Heading into 2016, Whiting Petroleum (WLL) had hoped that oil would average at least $50 a barrel, the magic level at which the company would generate enough cash flow so that it could drill roughly the number of wells needed to keep production basically flat. Unfortunately, oil prices declined well past that mark early in the year, leaving the company with no choice but to cut its investment below that sustainable level in order to match capital expenditures with its weaker projected cash flow. However, with oil recently regaining the $50 level, it puts Whiting Petroluem in a much more comfortable position.
$50 oil = higher cash flow
When oil dove into the low $30s earlier this year, Whiting Petroleum had no choice but to slash its capex budget by 80% to just $500 million, which would roughly match its expected cash flow at those lower oil prices.
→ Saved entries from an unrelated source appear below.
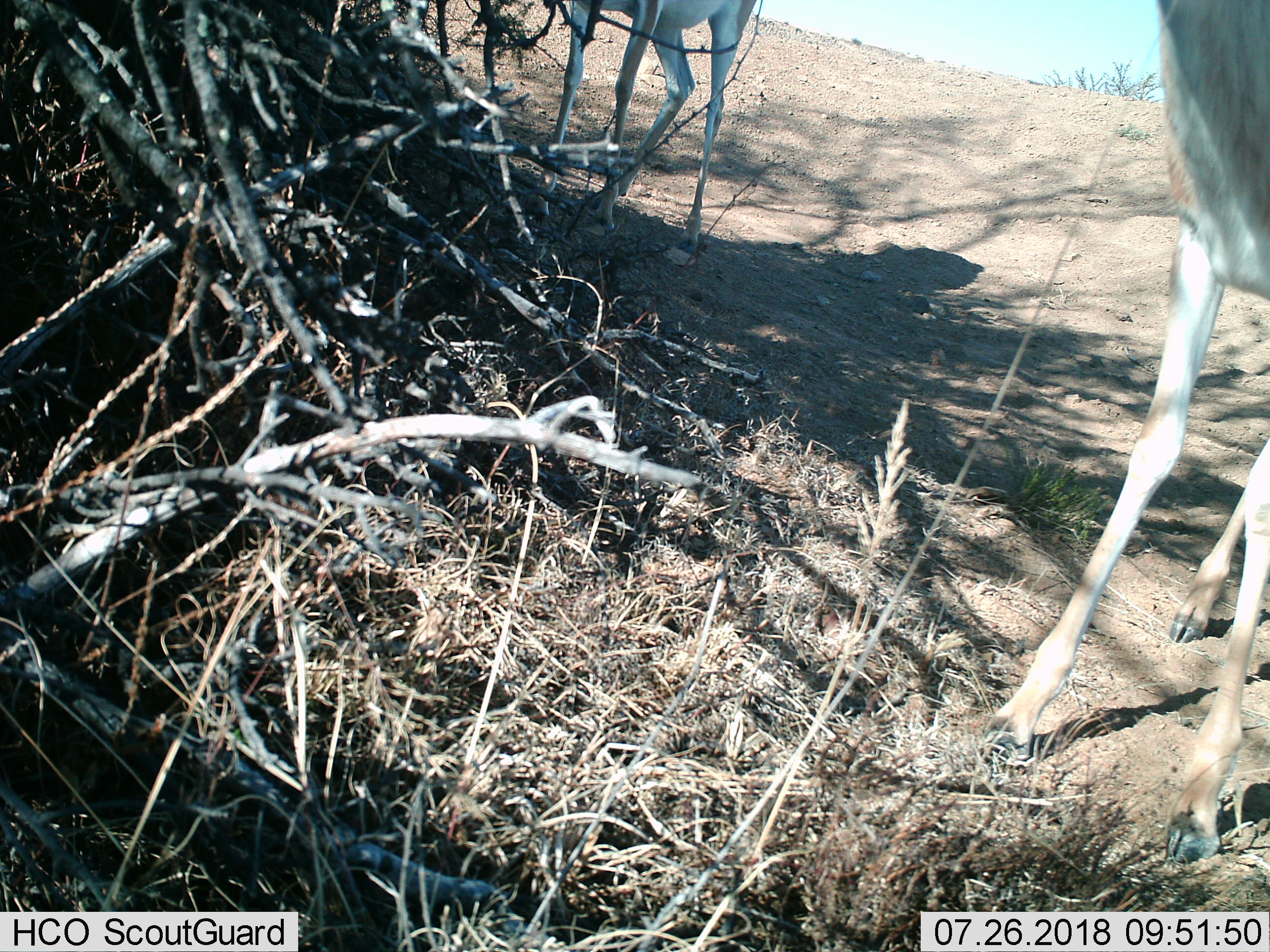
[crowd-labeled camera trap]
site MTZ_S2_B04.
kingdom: Animalia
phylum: Chordata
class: Mammalia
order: Artiodactyla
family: Bovidae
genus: Antidorcas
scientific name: Antidorcas marsupialis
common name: springbok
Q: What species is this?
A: Springbok (Antidorcas marsupialis).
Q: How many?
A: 2.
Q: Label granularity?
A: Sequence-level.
That capital was just enough so that the company could complete wells drilled in 2015 -- it had initially planned to wind down its fracking operations by the end of the first half of the year. It was a decision that was based not only on the fact that it didn't have the cash to continue activities, but the returns it would earn on additional activities just weren't high enough to justify further investment.
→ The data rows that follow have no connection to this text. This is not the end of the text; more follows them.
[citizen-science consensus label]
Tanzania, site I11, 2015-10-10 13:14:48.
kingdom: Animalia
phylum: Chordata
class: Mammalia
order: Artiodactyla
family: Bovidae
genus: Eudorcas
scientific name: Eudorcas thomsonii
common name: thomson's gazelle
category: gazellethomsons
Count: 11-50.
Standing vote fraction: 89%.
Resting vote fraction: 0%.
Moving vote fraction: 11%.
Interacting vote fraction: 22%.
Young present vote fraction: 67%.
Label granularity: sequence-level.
However, with the return of $50 oil, it will have a significant impact on Whiting's cash flow from its legacy production. In fact, the company's initial estimate was that it would generate $1 billion in cash flow this year at $50 oil. That effectively doubles the company's cash flow, all else being equal. This provides additional capital to potentially to accelerate its drilling activities later this year.
$50 oil = higher returns
In addition to substantially higher cash flow, the increase in the price of oil will significantly boost the returns Whiting can earn on new wells going forward, assuming oil stays in the $50s. That's because when oil was in the $30s, the company's drilling economics were marginal at best. However, with oil improving, so is the rate of return it can earn on new wells. In fact, as the slide below shows, Whiting Petroleum can earn an average internal rate of return of 55% on new wells drilled at $50 a barrel.
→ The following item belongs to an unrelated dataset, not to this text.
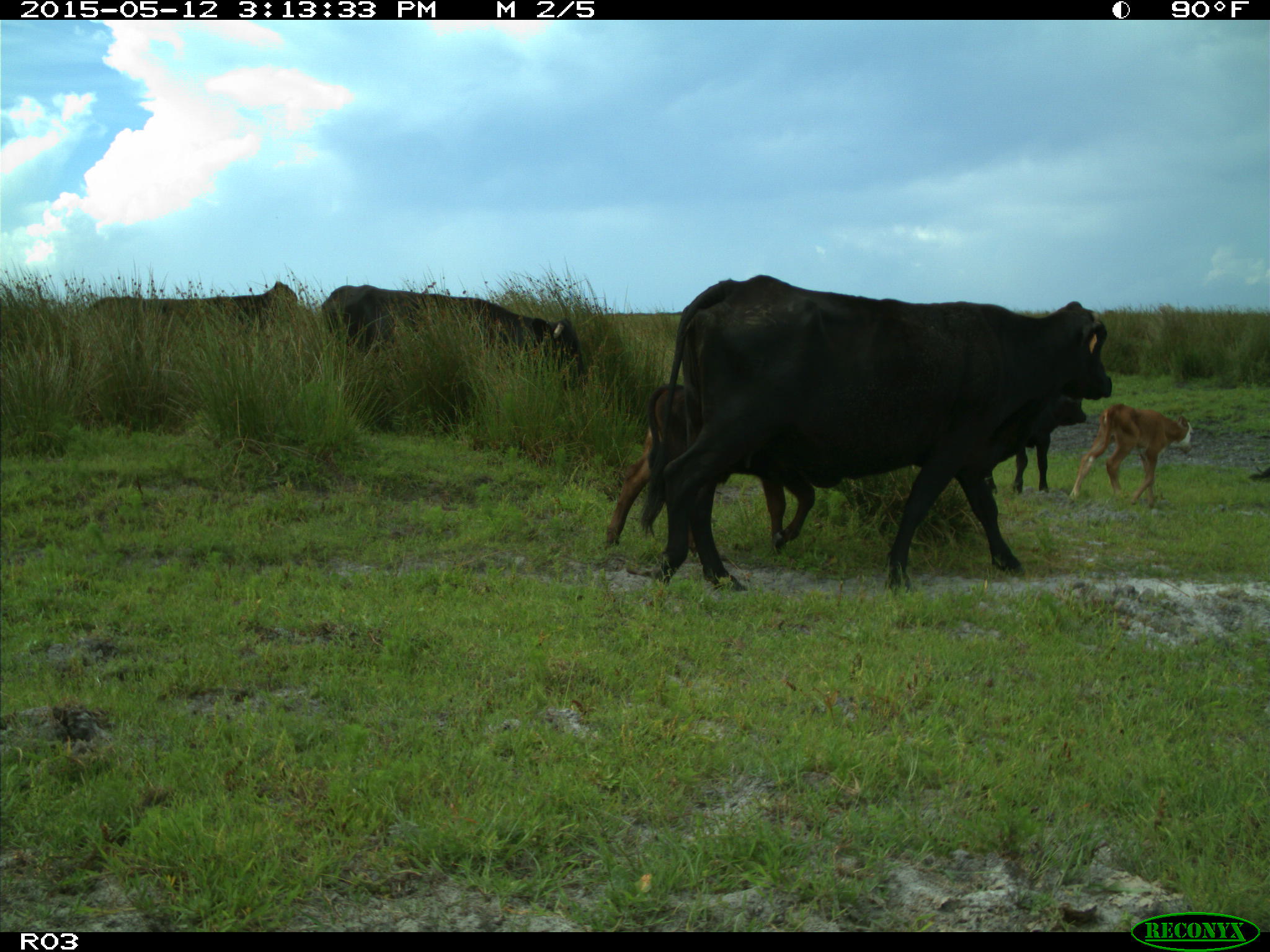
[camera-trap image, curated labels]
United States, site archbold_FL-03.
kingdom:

That's a very strong return, which would only improve if oil continues to rally.
Oil in the $30s wasn't just an issue for Whiting Petroleum. Rival Continental Resources (CLR) also couldn't make any money drilling wells in the Bakken at $30 oil. That's why it turned its attention to the STACK play of Oklahoma, where returns were north of 20% at $30 oil. However, $50 oil puts the Bakken back on the map for Continental Resources, which can earn returns between 20% to 40%, depending on well size and costs. While that's not as high as the more than 60% returns of the STACK at $50 oil, nor as high as Whiting can earn in the Bakken, it's still a pretty compelling return and a vast improvement from earlier this year.
Oil rising back to $50 a barrel isn't just breaking through some physiological trading barrier. Oil above that price has a tangible impact on companies like Whiting Petroleum and could potentially double the company's cash flow while significantly improving its drilling returns. That's why oil's return to this key level is such a big deal for the company and the industry as a whole.